Understanding the Problem

We have a cylinder with a volume \( V \) filled with an ideal fluid of density \( p \). The cylinder has a cross-sectional area \( A \), and we want to empty it in a time \( T \) using a constant force. The work done in this scenario will depend on the weight of the fluid being moved and the distance over which it is moved.

Calculating the Weight of the Fluid

The weight of the fluid can be calculated using the formula:

  • Weight \( W = \text{mass} \times g \)
  • Mass \( m = p \times V \)

Thus, the weight of the fluid becomes:

W = p \times V \times g

where \( g \) is the acceleration due to gravity (approximately \( 9.81 \, \text{m/s}^2 \)).

Volume Flow Rate

Next, we need to determine how quickly the fluid is being emptied.

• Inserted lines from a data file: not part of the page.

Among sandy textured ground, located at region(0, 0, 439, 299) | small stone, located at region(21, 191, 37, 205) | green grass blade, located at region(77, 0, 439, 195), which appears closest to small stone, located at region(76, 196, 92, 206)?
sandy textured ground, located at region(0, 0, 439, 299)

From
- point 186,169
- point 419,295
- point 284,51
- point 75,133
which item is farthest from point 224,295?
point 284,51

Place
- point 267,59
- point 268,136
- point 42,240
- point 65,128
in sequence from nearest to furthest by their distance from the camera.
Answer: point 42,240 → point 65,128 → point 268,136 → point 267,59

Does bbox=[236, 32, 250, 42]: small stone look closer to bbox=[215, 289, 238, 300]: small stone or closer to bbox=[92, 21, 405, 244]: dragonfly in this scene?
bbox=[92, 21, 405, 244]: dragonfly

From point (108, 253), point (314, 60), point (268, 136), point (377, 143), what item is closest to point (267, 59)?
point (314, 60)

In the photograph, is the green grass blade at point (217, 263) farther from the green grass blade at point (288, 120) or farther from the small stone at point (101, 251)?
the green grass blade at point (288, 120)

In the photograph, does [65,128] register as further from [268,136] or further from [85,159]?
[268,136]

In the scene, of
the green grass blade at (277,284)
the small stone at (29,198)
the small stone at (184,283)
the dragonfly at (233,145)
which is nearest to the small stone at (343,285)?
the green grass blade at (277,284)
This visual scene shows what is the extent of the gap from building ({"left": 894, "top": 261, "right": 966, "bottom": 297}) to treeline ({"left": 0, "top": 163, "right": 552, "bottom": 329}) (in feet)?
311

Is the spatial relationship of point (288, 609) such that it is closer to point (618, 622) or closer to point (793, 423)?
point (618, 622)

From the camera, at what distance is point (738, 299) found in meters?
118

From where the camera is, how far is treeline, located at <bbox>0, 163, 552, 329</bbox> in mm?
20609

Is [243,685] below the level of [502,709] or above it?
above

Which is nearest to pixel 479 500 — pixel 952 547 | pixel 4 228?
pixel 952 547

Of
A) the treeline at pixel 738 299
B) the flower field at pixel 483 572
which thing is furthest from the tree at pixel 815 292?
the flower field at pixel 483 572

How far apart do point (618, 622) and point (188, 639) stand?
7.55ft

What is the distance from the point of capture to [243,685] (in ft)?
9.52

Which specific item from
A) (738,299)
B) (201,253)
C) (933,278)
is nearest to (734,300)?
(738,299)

The volume flow rate \( Q \) can be expressed as:

Q = \frac{V}{T}

This tells us how much volume is being moved per unit time.

Distance Moved by the Fluid

To find the distance the fluid is lifted or moved, we need to consider the height \( h \) of the fluid column in the cylinder. The height can be calculated from the volume and cross-sectional area:

h = \frac{V}{A}

When emptying the cylinder, the fluid will be moved a distance equal to this height.

Work Done to Empty the Cylinder

The work done \( W_d \) against gravity to lift the fluid to the top of the cylinder is given by:

W_d = W \times h

Substituting the expressions for weight and height, we get:

W_d = (p \times V \times g) \times \left(\frac{V}{A}\right)

Thus, the work done becomes:

W_d = \frac{p \times g \times V^2}{A}

Final Expression

In summary, the total work required to empty the cylinder under the action of a constant force, given the parameters of volume \( V \), density \( p \), cross-sectional area \( A \), and time \( T \), can be expressed as:

W_d = \frac{p \times g \times V^2}{A}

This formula encapsulates the relationship between the physical properties of the fluid and the work required to move it. Understanding these concepts not only helps in solving this problem but also provides insight into fluid dynamics and the principles of work and energy in physics.